Text section below:

Senior Security Advisor - vCISO/Trusted Advisor

About The Position

Requirements

• 10+ years of industry experience with a deep understanding of the cybersecurity space
• Understanding of current information security challenges and solutions
• Prior experience in a cybersecurity Trusted Advisory and vCISO consulting role
• Prior experience in an information technology or cybersecurity leadership role
• 5+ years direct experience with: security frameworks such as NIST CSF, CIS Security Controls, ISO, etc. industry regulatory requirements for security such as HIPAA, PCI-DSS, CJIS, SEC, GLBA, CMMC, etc.
• Relevant certifications such as ISC^2 CISSP, ISACA CISM, GIAC Strategic Planning, Policy, and Leadership (GSTRT) or other relevant GIAC certification
• Excellent written and verbal communication skills
• Ability to self-direct work, orient to action, and truly own the position in a quickly growing and changing environment
• Ability to translate strategic business objectives into tactical actions

Responsibilities

• Lead and perform Trusted Advisory and vCISO engagements to help organizations stand up or improve their security programs.
• Lead and perform security assessments to help organizations understand where gaps exist within their security programs and develop recommendations for remediation.
• Lead and participate in Advisory client projects to include client onboarding, documentation review, client interviews, presentation of findings, and report development and delivery.
• Work closely with clients and the Soteria team to develop deliverables to include, but not limited to: executive summary reports detailed findings and recommendations reports presentation slide decks plans of action and milestones policy and procedure development ad-hoc written reports
• Lead and coordinate with the Advisory team members to achieve excellence in the various business areas of Trusted Advisory and vCISO, Risk/Gap Assessments, Incident Response Readiness, Table Top Exercises, Business Continuity and Disaster Recovery Plans and Policy development.
• Conduct presentations for various types of stakeholders to include technical staff, support staff, executive team, and board of directors.
• Tailor communications to the client’s level of expertise, providing education and information to help them understand the bigger picture and make educated decisions.
• Communicate with prospective and existing clients to understand their security needs and develop engagement plans to satisfy their requirements, focused on the information security aspects of the client's infrastructure.
• Research cybersecurity topics and provide commentary for clients.
• Participate with and support other Soteria business areas when needed.

End of Text section.

Instructions »
A) Answer these questions from the job posting, please:
(i) How many years of industry experience does it require?
(ii) Who does the advisor work closely with to develop deliverables?
(iii) Which types of stakeholders are listed for presentations?
B) Translate this sentence from the job posting into Spanish: "Research cybersecurity topics and provide commentary for clients."
C) Repeat the part of the job posting starting at "About The Position" and ending at "GLBA, CMMC, etc.", word for word.

Extracted records below:

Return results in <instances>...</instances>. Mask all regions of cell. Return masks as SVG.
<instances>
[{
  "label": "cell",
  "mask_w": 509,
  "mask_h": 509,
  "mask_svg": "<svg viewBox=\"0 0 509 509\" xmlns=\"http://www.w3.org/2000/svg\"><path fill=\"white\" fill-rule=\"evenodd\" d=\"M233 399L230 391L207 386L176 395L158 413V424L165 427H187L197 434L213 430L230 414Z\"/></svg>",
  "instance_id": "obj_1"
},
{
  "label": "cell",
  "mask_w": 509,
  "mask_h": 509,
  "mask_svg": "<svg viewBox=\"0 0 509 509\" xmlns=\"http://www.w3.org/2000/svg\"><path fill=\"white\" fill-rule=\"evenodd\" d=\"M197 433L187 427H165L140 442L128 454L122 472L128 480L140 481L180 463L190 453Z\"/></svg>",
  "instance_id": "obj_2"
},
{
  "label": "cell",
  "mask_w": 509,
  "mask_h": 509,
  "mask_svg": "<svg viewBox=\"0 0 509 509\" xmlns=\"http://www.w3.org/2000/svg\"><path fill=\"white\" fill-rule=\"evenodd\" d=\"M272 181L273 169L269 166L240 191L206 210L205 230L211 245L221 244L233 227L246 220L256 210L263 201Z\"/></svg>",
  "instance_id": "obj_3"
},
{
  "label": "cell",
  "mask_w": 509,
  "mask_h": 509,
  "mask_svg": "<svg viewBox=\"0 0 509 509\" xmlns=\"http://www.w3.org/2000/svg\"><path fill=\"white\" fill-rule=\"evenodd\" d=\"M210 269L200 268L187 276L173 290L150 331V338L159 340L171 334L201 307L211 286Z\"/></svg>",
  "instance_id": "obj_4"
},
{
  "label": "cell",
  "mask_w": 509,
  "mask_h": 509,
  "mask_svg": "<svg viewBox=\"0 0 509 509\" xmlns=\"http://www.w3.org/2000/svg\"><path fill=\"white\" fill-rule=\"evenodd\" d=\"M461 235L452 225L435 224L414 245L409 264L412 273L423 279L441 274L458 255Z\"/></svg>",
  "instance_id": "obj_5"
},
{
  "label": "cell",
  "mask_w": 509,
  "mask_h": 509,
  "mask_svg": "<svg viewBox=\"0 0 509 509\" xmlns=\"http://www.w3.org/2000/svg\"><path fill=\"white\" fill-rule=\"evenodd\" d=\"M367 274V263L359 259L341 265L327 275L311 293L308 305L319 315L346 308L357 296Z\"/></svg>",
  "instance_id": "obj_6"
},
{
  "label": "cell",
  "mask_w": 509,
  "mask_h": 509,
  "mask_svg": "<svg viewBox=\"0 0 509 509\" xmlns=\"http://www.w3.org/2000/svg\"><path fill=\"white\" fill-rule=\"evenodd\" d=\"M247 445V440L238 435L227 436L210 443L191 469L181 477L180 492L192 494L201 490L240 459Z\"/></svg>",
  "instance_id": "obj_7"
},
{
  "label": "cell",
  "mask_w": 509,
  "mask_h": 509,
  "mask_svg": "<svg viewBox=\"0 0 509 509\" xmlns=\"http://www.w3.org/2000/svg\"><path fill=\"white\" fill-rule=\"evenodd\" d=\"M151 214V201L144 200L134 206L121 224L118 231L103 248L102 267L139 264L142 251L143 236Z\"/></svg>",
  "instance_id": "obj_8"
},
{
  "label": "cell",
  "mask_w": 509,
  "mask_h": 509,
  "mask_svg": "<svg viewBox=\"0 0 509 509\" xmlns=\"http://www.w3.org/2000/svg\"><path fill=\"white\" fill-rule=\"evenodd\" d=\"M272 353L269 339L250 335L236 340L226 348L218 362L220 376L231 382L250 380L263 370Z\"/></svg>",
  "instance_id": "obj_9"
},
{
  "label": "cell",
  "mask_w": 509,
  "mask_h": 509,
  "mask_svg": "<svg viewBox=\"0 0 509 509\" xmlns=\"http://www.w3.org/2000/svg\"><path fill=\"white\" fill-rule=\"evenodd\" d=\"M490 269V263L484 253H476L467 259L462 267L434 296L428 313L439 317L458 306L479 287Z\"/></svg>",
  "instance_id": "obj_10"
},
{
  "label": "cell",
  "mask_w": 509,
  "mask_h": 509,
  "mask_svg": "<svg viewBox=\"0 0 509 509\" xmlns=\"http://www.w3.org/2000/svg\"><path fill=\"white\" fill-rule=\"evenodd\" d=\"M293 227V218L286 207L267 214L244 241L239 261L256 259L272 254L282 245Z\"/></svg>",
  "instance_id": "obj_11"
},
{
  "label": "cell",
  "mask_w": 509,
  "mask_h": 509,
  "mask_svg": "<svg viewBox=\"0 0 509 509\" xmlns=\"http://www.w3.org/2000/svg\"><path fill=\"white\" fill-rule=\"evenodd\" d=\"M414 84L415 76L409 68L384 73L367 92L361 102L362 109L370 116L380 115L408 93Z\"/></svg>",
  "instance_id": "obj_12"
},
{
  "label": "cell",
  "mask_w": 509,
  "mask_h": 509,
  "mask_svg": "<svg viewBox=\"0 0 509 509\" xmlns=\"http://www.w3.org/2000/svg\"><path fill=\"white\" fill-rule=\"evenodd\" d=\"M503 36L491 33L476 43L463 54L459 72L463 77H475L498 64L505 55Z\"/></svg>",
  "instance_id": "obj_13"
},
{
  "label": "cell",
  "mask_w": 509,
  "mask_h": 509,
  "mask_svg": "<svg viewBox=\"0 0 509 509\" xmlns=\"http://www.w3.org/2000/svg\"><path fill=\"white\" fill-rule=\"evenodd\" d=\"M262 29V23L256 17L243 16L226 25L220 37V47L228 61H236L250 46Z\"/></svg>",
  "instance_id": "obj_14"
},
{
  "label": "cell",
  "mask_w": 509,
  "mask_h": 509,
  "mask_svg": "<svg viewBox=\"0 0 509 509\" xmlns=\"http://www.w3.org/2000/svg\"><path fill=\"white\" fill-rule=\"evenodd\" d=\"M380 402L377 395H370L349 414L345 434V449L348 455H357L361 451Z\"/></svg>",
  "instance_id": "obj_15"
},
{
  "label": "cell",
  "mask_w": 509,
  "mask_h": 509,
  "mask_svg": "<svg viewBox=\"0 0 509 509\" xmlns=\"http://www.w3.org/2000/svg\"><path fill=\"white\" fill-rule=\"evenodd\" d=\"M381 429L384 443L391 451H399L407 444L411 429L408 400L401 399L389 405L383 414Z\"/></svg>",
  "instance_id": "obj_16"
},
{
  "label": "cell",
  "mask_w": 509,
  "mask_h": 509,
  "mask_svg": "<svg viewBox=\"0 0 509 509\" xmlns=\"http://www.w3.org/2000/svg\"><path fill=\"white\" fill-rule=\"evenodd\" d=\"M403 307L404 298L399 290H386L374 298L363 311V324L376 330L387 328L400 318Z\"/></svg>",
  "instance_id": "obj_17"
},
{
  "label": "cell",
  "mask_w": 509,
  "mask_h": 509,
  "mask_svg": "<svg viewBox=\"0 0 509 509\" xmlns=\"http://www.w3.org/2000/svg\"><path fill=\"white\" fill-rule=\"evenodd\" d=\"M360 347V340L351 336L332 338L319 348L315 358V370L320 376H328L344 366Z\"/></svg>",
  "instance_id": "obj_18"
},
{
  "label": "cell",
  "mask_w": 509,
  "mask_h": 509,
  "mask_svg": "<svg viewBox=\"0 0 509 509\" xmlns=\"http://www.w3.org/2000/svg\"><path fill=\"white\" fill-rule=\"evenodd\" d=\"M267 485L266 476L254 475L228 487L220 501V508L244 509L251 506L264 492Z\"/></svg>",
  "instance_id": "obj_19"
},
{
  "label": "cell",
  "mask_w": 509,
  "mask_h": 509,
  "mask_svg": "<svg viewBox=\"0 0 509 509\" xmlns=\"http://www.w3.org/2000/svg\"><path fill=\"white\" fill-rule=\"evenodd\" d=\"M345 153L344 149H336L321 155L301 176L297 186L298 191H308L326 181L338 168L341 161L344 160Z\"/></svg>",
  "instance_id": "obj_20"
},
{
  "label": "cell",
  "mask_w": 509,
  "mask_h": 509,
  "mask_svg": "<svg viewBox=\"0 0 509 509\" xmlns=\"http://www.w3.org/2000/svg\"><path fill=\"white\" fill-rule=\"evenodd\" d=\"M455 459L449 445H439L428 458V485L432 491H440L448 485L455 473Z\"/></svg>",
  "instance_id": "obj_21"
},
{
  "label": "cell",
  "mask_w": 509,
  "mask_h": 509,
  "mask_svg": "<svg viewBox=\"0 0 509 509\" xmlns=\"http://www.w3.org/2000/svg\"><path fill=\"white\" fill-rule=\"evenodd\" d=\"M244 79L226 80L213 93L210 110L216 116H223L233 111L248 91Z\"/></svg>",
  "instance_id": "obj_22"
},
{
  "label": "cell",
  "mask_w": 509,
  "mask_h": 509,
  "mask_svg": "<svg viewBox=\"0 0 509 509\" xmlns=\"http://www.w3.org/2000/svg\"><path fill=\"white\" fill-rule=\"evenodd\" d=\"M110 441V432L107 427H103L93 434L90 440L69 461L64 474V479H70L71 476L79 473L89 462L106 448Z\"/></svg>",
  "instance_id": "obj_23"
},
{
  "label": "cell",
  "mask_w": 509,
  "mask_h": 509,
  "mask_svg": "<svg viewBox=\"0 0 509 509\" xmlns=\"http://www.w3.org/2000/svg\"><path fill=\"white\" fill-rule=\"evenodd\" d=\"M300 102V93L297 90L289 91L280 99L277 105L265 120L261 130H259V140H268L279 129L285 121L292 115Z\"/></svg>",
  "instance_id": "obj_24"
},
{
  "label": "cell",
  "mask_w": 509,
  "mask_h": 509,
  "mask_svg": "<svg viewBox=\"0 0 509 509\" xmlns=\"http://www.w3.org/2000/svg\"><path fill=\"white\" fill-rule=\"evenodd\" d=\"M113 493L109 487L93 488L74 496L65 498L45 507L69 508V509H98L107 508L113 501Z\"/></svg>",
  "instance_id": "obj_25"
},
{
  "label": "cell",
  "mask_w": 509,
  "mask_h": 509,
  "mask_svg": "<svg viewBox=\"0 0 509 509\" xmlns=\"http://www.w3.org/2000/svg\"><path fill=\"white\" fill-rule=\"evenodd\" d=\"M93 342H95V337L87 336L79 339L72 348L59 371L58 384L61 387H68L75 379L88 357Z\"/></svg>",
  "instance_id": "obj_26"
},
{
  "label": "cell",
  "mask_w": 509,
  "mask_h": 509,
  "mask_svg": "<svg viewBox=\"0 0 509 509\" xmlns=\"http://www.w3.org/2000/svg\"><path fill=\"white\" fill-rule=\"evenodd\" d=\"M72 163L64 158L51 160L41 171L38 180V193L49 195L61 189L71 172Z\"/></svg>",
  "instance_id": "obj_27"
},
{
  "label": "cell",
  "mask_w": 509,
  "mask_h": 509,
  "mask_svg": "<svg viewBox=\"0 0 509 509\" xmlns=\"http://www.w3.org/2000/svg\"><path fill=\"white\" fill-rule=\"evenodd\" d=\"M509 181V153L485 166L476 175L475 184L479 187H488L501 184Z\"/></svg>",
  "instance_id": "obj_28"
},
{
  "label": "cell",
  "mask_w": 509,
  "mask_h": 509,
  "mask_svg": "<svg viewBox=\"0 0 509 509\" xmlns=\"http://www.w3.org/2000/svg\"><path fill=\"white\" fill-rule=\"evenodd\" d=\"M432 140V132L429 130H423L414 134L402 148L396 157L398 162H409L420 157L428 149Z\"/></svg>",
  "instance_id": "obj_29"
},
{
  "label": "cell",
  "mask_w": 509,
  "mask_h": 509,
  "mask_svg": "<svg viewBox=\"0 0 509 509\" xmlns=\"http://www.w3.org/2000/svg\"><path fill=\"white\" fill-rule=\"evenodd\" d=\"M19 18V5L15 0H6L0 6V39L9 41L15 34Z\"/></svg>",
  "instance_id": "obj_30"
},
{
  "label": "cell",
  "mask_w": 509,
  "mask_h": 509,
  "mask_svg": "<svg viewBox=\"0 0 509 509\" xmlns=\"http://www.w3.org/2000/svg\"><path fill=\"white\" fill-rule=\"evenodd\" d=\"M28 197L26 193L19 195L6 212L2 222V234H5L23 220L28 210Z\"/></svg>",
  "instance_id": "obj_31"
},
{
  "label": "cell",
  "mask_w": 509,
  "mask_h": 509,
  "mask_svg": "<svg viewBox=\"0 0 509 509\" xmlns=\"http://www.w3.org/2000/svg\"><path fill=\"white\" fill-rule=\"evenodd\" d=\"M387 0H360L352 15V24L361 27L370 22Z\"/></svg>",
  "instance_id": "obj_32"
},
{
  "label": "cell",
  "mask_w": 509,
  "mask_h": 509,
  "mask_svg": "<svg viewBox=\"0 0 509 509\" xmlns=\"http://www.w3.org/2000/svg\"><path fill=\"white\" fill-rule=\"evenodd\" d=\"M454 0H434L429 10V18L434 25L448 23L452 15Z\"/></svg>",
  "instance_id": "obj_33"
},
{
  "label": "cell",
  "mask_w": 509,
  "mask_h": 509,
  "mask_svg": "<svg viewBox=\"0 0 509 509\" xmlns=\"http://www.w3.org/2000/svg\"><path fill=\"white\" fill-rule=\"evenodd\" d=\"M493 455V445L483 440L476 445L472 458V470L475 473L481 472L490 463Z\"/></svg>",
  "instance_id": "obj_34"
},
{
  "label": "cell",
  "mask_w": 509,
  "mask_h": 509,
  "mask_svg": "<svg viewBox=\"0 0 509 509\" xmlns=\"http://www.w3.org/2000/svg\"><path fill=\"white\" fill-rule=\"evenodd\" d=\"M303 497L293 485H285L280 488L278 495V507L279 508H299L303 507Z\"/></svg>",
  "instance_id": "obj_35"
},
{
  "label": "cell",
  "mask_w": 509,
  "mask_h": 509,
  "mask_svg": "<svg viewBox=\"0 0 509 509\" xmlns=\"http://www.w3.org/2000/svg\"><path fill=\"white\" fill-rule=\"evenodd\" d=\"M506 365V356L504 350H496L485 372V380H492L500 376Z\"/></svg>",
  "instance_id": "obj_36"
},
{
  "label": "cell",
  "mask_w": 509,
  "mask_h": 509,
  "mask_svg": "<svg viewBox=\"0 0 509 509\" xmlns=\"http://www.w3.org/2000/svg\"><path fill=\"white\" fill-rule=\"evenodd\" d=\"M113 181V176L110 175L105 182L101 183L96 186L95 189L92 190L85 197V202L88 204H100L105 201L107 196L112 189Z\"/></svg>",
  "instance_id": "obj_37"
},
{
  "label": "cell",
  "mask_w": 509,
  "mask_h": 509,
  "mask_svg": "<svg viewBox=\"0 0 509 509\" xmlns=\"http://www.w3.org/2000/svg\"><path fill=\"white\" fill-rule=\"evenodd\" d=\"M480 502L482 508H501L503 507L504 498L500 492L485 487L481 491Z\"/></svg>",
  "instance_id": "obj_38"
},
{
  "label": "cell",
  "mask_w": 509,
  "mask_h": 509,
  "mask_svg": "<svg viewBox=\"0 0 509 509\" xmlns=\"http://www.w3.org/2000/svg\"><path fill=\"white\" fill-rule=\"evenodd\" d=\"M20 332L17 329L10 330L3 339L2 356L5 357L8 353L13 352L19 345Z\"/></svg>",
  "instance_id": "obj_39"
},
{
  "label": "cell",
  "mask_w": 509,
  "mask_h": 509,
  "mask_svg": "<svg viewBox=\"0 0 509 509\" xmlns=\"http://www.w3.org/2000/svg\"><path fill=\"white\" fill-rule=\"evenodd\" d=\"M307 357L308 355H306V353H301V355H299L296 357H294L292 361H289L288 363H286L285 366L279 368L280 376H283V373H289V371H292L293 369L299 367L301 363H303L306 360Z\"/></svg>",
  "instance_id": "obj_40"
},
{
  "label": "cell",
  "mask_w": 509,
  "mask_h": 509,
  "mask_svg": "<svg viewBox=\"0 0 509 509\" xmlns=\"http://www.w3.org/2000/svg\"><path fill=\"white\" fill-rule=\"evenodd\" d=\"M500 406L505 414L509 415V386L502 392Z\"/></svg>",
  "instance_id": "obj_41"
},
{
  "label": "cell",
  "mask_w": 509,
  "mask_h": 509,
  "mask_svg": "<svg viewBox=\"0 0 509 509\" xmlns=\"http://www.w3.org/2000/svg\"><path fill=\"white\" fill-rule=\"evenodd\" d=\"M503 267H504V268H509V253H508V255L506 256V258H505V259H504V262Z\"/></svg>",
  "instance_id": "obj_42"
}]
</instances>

End of Extracted records.

Numbered answers »
A)
(i) 10+ years
(ii) Clients and the Soteria team
(iii) Technical staff, support staff, executive team, and board of directors

B) Investigar temas de ciberseguridad y ofrecer comentarios para los clientes.

C)
About The Position

Requirements

• 10+ years of industry experience with a deep understanding of the cybersecurity space
• Understanding of current information security challenges and solutions
• Prior experience in a cybersecurity Trusted Advisory and vCISO consulting role
• Prior experience in an information technology or cybersecurity leadership role
• 5+ years direct experience with: security frameworks such as NIST CSF, CIS Security Controls, ISO, etc. industry regulatory requirements for security such as HIPAA, PCI-DSS, CJIS, SEC, GLBA, CMMC, etc.